Andrea Knichel: Für Patienten, für die ein operativer Eingriff mit hohen Risiken verbunden ist, ist ein orthopädischer Maßschuh das Sinnvollste. Dieser wird nach einem Gipsabdruck oder einer Laservermessung maßgefertigt. Er bettet und stützt den Fuß und das Sprunggelenk in der vom Fuß vorgegebenen Stellung und reduziert so Überlastungsschmerzen und Druckstellen.
Sowohl gelenkerhaltende als auch gelenkopfernde Operationen erfordern eine intensive und lange Nachbehandlung. Bei regelrechter Ausheilung ermöglichen sie aber den Erhalt der Mobilität und idealerweise Schmerzfreiheit im Alltag.
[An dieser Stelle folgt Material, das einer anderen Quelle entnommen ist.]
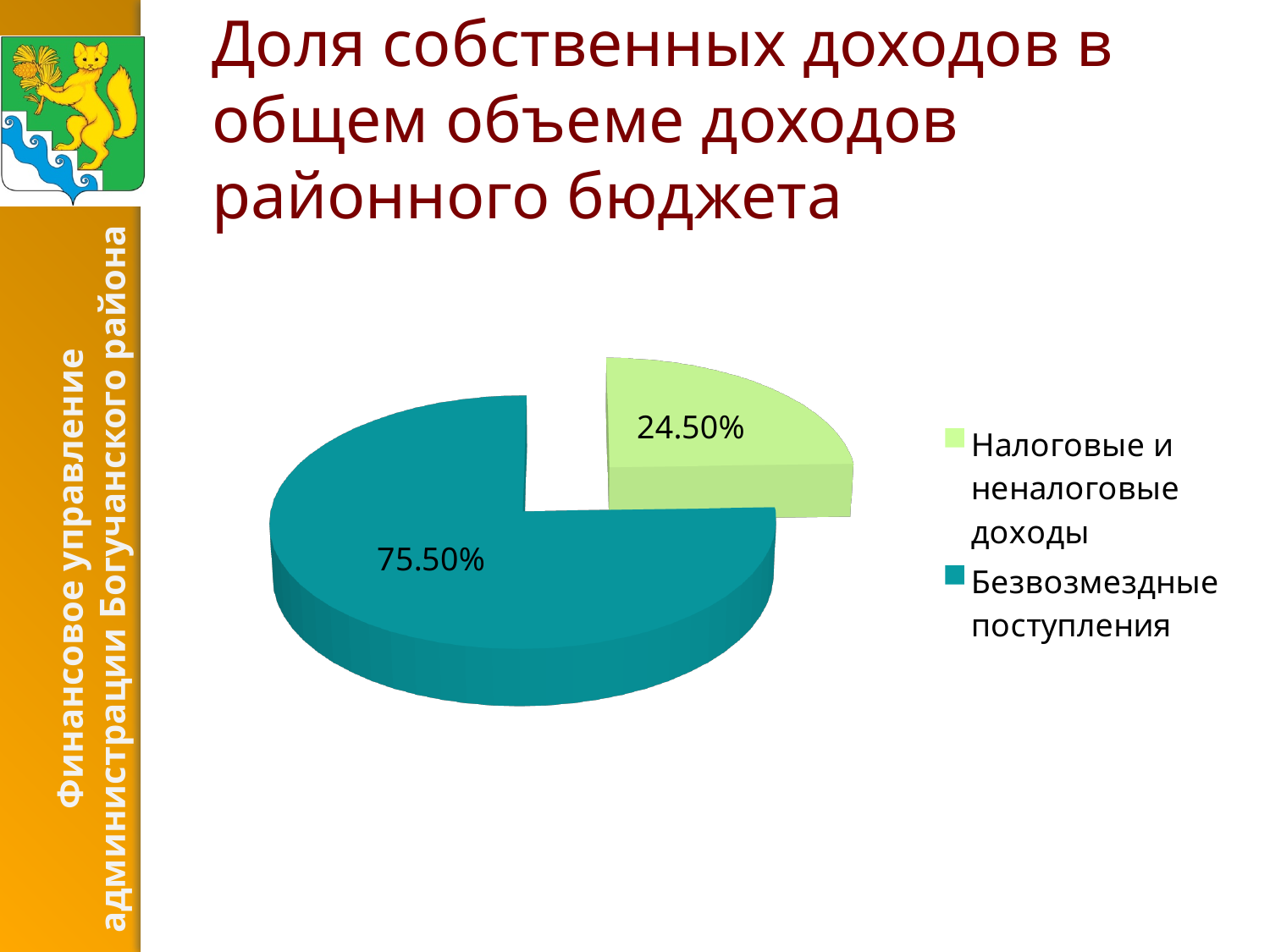
What colour is the slice for "Налоговые и неналоговые доходы"? Light green What share of the pie is labelled for "Налоговые и неналоговые доходы"? 24.50% What colour is the slice for "Безвозмездные поступления"? Teal What share of the pie is labelled for "Безвозмездные поступления"? 75.50% Is the share for "Налоговые и неналоговые доходы" greater or less than 50%? less How many entries does the legend list? 2 Which slice of the pie is the smallest? Налоговые и неналоговые доходы Which slice of the pie is the largest? Безвозмездные поступления What kind of chart is shown on the slide? Pie chart How many slices does the pie chart have? 2 What is the difference in percentage points between the "Безвозмездные поступления" slice and the "Налоговые и неналоговые доходы" slice? 51.00 percentage points Which is larger: the share for "Налоговые и неналоговые доходы" or the share for "Безвозмездные поступления"? Безвозмездные поступления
Wie kann man einem Plattfuß vorbeugen?
Andrea Knichel: Mit gezielten Maßnahmen können sowohl Kinder als auch Erwachsene einem Knick-Senkfuß vorbeugen. Bei Kindern ist es besonders wichtig, dass sie regelmäßig spielerisch und sportlich die Muskulatur trainieren. Das Barfußlaufen im Sommer draußen oder mit Stoppersocken drinnen ist ein weiteres wichtiges Element, das die Fußmuskulatur, Koordination und Sensomotorik verbessert. Zudem ist ein gesundes Körpergewicht wichtig, da Übergewicht die Füße überbelastet und ihre Entwicklung beeinträchtigt. Passende Schuhe sind essenziell: Sie sollten regelmäßig in Länge und Breite dem Fußwachstum angepasst werden, um ein Rutschen des Fußes im Schuh zu vermeiden. Schuhe mit einer guten Bettungseinlage geben dem Fuß einen angenehmen Tragekomfort, medizinische Schuheinlagen sollten nur in speziellen Fällen eingesetzt werden.
Auch Erwachsene können durch die oben genannten Maßnahmen die Gesundheit ihrer Füße erhalten. Es ist wichtig, frühzeitig auf Warnzeichen wie Schmerzen oder Veränderungen der Fußstellung zu reagieren und einen Spezialisten zu Rate zu ziehen. Ein gesundes Körpergewicht spielt auch hier eine zentrale Rolle, da zum einen eine mechanische Überlastung der Füße vermieden wird und zum anderen Folgeerkrankungen, wie Diabetes, der zu erheblichen Fußfehlstellungen führen kann, deutlich seltener auftritt.
Gelegentliches Barfußlaufen und gezielte Übungen zur Kräftigung der Fußmuskulatur können auch dem Erwachsenenfuß helfen, seine Form zu bewahren. Bei der Schuhwahl ist eine gute Passform wichtiger als der modische Gedanke.